Consider using a RIKER or RASS scale for assessing for AWS in nonverbal critically ill patients as in a recent study from Journal of Trauma and Acute Care Surgery: https://www.ncbi.nlm.nih.gov/pmc/articles/PMC4966905
Treatment
There is a high prevalence of intravascular volume depletion and significant electrolyte abnormalities in the chronic alcoholic population. Initial treatment should focus on fluid resuscitation, electrolyte correction and nutritional supplementation. We recommend administration of a “banana bag” containing Thiamine 100mg, folic acid 1mg, multivitamin, and magnesium 3g mixed in 1L NS in all patients who score positive on AUDIT-C admission screening.

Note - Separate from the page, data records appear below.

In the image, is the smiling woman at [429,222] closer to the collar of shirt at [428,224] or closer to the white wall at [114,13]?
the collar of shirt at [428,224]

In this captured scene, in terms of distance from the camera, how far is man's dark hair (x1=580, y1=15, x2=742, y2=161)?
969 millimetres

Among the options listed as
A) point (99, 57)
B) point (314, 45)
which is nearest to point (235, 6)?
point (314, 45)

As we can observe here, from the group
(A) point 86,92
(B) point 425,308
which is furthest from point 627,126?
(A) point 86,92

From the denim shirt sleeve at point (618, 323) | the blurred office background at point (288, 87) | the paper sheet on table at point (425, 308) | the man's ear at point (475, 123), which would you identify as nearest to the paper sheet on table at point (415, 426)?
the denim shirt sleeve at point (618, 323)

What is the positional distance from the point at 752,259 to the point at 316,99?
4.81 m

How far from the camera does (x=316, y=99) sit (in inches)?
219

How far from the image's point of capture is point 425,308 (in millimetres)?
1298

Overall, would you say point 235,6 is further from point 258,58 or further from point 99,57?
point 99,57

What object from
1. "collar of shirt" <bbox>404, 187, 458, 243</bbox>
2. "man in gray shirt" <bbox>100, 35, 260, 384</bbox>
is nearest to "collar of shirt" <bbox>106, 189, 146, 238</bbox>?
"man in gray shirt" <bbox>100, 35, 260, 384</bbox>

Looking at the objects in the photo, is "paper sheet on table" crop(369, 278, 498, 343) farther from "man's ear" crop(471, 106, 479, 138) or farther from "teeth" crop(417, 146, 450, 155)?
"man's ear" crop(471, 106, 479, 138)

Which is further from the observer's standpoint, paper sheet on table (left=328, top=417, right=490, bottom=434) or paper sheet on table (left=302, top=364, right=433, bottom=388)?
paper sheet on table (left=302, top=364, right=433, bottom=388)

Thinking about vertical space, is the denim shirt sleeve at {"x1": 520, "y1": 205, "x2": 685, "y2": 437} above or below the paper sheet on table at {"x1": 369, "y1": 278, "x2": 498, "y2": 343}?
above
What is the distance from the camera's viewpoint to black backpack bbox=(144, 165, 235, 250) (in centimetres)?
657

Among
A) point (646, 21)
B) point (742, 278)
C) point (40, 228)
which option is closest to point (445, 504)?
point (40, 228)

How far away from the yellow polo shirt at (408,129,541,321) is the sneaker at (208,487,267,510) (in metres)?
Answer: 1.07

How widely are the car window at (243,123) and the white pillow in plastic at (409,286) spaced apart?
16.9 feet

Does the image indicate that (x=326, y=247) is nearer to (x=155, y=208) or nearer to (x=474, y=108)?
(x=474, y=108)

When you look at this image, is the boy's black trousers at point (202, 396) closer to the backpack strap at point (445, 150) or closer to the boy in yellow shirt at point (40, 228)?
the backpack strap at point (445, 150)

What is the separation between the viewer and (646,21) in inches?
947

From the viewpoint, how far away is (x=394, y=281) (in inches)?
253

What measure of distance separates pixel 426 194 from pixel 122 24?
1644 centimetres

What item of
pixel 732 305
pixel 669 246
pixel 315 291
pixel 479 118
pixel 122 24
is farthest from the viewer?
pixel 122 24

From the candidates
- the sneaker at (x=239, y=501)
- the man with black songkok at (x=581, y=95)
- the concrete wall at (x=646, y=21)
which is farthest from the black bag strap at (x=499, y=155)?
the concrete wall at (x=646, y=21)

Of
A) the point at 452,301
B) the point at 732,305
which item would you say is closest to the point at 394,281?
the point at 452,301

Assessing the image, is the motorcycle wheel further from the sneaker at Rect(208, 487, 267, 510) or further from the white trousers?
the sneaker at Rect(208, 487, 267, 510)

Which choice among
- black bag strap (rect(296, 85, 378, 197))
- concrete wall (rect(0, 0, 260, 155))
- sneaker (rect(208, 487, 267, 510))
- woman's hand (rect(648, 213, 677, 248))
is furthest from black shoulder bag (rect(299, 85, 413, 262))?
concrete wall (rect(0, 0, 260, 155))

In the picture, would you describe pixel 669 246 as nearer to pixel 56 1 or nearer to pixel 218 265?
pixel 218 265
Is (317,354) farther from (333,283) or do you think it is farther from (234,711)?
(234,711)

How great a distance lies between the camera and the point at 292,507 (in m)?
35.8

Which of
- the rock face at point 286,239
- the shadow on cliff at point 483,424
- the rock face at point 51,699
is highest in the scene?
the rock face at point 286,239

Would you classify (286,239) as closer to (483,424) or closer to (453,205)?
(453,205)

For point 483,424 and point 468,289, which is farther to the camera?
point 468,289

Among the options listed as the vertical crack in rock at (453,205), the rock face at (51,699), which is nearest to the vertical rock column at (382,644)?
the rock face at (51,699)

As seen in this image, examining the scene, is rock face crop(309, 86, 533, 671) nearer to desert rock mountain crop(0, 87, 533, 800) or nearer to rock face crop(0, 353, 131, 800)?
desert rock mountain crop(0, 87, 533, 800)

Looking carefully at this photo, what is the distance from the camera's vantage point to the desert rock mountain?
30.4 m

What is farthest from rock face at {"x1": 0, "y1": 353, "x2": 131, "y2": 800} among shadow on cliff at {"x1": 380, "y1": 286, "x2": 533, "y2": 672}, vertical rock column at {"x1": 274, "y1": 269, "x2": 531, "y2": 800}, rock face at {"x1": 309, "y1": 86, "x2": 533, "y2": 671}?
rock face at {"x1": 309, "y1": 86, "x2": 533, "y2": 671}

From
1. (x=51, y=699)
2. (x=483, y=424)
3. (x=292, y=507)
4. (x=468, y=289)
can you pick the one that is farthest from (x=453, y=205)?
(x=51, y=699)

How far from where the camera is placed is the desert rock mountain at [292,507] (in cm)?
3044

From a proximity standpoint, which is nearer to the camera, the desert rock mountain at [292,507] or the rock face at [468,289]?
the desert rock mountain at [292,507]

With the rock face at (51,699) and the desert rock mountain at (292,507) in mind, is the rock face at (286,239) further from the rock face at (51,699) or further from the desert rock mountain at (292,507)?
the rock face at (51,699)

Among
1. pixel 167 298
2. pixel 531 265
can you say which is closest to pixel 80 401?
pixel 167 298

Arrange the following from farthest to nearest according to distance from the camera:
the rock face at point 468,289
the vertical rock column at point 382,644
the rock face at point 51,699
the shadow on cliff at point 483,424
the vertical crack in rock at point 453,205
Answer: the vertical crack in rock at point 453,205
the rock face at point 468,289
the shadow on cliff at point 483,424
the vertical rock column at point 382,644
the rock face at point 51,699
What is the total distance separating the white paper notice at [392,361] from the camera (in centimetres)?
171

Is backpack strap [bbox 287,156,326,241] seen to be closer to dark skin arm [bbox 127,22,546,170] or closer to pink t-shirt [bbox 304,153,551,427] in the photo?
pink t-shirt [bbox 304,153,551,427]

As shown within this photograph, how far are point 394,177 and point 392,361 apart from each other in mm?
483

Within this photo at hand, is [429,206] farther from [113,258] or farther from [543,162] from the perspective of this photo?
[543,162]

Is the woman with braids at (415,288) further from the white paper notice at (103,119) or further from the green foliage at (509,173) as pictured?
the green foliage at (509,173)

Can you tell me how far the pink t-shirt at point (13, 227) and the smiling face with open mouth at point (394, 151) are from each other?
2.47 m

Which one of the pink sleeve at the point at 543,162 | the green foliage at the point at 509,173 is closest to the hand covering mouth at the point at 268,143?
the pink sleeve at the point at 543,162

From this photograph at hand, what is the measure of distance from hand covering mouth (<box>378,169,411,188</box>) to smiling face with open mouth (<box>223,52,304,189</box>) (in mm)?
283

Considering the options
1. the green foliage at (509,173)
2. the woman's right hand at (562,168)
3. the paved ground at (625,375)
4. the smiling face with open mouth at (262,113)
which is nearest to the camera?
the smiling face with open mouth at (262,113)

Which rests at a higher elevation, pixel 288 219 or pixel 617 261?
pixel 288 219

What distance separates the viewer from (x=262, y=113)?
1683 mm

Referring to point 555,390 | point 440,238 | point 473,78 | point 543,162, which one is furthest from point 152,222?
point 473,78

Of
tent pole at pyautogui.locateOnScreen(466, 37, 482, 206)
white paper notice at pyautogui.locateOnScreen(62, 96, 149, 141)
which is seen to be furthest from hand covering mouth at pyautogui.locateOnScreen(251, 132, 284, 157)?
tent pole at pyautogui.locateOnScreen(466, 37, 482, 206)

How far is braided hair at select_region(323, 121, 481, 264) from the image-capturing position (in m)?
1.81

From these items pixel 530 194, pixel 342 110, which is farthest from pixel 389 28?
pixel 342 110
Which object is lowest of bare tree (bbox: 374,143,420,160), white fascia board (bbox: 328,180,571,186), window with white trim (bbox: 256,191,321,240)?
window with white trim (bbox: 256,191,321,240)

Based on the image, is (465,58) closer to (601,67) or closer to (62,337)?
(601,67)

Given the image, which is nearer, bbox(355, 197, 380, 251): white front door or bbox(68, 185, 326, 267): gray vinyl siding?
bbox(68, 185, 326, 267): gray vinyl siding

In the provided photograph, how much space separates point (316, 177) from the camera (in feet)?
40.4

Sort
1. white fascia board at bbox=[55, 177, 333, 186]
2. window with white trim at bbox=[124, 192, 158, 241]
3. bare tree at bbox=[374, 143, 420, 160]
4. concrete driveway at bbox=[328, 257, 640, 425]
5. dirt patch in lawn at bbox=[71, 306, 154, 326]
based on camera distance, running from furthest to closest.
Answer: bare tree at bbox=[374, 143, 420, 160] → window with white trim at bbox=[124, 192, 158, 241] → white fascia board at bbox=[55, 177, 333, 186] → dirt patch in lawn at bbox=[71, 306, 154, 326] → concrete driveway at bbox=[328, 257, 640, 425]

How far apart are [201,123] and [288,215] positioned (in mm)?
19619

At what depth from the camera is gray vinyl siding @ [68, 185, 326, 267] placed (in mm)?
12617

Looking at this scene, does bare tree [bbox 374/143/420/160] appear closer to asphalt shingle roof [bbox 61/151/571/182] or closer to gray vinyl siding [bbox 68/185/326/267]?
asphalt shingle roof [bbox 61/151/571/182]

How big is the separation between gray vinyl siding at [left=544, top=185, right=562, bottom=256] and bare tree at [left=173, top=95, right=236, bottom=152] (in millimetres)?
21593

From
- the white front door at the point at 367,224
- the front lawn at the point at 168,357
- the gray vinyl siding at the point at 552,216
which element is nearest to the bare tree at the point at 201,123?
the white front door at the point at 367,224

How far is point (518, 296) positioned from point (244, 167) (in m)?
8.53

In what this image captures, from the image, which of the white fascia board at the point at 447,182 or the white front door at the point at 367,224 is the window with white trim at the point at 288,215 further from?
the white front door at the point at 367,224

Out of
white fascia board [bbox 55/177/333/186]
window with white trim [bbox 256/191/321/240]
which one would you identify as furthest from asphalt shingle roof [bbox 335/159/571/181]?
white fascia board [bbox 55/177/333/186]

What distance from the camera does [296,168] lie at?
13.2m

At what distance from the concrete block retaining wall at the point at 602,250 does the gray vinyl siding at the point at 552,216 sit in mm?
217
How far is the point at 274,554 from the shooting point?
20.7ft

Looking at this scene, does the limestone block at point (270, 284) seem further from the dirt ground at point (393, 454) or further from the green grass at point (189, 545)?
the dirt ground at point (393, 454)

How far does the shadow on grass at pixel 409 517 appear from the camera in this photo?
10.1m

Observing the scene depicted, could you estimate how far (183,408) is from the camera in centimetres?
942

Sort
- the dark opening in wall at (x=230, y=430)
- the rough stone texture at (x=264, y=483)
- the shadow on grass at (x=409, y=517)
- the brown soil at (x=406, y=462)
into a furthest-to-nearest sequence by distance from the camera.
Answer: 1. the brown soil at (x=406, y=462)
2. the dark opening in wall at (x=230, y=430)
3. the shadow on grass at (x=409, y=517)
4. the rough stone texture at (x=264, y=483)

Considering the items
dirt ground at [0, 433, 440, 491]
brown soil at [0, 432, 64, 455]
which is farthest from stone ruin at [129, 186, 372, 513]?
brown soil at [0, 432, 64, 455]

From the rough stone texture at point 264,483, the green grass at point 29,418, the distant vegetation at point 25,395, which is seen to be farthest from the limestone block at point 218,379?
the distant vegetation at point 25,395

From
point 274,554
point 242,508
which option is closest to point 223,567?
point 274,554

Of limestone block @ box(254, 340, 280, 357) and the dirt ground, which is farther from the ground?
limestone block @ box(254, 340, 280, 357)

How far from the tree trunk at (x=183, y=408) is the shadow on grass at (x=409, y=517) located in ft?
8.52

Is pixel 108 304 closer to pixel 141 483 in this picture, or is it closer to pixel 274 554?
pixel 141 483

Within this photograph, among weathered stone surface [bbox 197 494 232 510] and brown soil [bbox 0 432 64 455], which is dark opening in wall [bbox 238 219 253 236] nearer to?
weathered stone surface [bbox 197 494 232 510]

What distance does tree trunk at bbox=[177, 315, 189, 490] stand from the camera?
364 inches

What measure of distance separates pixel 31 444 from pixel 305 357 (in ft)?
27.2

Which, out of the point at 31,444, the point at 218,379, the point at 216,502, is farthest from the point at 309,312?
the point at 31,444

Benzodiazepines (BZDs) are traditionally considered to be the first line agents in the treatment of AWS. Pharmacologic treatment typically begins with the onset of symptoms suggestive of AWS. Ultimately the goal of AWS treatment is to prevent the progression of symptoms and the development of DTs. Protocolized and symptom driven treatment has been shown to be associated with decreased ICU LOS, duration of mechanical ventilation, and BZD requirements. https://www.ncbi.nlm.nih.gov/pmc/articles/PMC4966905
BZD options: lorazepam, diazepam. Advantages, disadvantages:
-Lorazepam-Shorter half life, no active metabolites so may be preferable for those with AKI. Undergoes only hepatic glucuronidation so metabolism less affected by age, liver disease. Doses usually 0.5-4 mg.
-Diazepam-Longer half life, smoother clinical course, less recurrent seizures or withdrawal in theory. Doses usually 5-10 mg.
Dexmedetomidine(DEX) is a selective alpha-2 agonist with sedative, anxiolytic and sympatholytic effects. It does not cause respiratory depression like BDZs or barbiturates. It is effective in AWS by reducing the autonomic sympathetic hyperactivity and provides significant symptomatic relief. It does not however exhibit any antiepileptic or GABA activity like BDZs. Two recent prospective single center RCTs have shown a decrease in the total BZD dose and ICU LOS when using Dexmedetomidine as an adjunct to BZDs in the treatment of AWS.
The most common side effect of DEX is bradycardia. This can be so profound that it can lead to cessation/intolerance of therapy.
Also consider beta blockers and clonidine as adjuncts for managing the hyper-sympathetic state of AWS.